§ REQUIRED ACTION
Copy each line of the following data that contains "vote".

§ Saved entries
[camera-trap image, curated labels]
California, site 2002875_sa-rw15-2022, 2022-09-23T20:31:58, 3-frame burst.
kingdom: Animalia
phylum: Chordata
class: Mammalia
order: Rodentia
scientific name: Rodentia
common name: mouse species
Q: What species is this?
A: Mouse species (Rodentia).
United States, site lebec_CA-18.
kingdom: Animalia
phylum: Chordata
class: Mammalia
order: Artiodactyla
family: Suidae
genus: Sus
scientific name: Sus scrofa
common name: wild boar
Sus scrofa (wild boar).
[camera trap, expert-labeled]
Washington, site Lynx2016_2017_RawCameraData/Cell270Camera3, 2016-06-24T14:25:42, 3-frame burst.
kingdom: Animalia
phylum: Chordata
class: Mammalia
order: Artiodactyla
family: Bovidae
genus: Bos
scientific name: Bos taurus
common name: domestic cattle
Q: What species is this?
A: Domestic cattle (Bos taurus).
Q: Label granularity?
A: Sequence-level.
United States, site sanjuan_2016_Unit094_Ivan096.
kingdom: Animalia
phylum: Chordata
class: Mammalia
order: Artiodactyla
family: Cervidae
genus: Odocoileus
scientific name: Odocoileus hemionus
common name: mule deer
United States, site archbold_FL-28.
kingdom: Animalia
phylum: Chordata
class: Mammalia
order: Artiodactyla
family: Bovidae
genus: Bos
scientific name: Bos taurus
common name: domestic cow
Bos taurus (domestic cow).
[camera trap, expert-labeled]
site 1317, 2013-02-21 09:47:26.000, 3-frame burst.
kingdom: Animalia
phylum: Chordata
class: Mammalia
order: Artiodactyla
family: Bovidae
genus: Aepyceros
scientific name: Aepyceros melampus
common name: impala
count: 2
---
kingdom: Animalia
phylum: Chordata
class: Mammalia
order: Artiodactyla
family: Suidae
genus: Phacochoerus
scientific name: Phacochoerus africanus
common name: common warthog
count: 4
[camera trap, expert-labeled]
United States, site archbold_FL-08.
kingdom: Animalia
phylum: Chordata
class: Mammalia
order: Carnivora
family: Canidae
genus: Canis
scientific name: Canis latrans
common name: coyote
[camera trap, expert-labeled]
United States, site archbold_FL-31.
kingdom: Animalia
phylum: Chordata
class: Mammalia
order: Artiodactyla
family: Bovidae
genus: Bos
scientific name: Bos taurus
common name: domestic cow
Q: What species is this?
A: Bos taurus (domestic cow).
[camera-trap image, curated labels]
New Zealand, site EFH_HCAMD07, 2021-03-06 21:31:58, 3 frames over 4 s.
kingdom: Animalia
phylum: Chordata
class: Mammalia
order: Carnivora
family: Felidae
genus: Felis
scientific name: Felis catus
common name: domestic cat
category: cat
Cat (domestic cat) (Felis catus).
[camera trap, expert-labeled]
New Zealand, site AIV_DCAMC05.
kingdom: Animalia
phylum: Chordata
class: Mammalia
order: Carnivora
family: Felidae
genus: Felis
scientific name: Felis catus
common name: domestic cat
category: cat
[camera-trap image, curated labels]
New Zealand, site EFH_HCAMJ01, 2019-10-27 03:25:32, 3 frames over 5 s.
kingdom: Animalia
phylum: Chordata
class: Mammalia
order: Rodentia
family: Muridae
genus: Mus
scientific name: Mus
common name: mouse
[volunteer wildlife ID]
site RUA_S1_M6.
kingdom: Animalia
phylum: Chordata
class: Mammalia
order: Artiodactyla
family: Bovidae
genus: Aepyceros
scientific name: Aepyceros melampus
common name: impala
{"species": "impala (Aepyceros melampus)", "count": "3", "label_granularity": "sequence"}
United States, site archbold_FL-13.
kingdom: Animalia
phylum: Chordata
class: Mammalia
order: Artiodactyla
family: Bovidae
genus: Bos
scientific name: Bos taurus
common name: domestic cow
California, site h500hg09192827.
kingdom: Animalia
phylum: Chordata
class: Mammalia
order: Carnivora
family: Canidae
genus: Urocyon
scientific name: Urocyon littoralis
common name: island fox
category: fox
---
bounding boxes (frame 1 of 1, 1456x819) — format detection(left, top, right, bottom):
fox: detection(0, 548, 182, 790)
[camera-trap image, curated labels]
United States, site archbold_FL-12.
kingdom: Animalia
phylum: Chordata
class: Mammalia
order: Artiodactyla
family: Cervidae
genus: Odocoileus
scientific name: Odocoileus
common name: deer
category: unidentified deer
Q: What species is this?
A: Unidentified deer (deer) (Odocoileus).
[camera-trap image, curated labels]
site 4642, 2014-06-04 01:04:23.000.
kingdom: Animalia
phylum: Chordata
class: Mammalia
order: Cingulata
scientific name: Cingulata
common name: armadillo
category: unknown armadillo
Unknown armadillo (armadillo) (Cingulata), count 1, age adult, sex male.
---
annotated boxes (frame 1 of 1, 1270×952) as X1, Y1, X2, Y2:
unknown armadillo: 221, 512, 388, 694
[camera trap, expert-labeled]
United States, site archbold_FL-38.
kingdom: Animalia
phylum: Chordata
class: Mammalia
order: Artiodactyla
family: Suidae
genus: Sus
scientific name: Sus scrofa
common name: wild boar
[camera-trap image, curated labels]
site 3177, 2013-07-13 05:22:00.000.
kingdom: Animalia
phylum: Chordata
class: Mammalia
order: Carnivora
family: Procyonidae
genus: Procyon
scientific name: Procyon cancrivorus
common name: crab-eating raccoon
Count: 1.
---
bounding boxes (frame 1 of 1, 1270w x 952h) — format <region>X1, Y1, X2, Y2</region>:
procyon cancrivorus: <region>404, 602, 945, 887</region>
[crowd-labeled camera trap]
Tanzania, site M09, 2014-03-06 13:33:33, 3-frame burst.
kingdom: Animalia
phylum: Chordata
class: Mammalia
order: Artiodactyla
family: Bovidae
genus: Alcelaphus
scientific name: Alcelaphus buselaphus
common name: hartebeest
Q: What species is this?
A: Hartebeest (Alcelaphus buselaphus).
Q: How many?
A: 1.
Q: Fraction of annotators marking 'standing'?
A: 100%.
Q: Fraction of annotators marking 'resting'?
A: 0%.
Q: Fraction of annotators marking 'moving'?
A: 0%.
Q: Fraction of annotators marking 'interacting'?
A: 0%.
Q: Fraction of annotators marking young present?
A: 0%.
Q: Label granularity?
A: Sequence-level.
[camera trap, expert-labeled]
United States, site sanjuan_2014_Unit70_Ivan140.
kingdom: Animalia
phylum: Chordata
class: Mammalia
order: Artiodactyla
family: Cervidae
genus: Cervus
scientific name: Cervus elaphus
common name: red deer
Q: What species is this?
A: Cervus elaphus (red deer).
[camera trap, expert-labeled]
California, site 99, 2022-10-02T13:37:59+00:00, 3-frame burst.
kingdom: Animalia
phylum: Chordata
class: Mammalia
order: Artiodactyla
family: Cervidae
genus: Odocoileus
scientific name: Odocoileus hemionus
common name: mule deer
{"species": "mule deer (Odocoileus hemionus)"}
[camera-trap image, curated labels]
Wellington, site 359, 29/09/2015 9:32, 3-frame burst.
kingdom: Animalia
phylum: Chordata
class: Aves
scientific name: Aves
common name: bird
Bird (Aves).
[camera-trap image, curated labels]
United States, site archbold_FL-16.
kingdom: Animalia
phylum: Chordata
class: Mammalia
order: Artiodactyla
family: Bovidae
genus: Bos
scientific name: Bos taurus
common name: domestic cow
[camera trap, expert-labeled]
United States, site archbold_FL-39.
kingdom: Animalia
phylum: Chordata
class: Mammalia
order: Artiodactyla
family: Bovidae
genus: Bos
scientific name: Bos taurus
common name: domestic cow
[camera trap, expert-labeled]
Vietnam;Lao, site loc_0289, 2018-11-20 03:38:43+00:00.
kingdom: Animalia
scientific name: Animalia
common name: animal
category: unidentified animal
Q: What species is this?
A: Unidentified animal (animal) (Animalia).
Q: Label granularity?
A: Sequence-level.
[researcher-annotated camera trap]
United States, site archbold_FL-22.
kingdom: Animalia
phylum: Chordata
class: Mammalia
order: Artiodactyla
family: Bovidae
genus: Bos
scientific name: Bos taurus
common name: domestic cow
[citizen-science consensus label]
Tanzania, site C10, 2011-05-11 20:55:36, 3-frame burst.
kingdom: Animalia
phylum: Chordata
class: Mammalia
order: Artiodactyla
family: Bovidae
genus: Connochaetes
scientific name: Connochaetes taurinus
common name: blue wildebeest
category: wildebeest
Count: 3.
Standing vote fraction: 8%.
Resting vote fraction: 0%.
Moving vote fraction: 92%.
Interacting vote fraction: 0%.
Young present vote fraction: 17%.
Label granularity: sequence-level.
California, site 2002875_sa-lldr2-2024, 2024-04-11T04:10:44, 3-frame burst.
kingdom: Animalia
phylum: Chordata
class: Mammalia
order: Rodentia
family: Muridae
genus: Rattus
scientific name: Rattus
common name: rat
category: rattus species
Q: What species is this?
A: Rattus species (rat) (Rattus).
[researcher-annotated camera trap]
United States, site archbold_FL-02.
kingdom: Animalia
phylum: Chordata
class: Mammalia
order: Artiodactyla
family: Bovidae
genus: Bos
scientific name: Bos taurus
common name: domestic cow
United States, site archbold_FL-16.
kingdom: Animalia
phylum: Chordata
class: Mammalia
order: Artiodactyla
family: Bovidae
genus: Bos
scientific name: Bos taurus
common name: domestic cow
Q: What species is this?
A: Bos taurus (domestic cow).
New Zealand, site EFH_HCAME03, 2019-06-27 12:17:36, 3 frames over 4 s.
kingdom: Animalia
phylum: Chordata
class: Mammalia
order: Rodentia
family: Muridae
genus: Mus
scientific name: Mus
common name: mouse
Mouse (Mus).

§ EXERCISE ANSWER
Standing vote fraction: 8%.
Resting vote fraction: 0%.
Moving vote fraction: 92%.
Interacting vote fraction: 0%.
Young present vote fraction: 17%.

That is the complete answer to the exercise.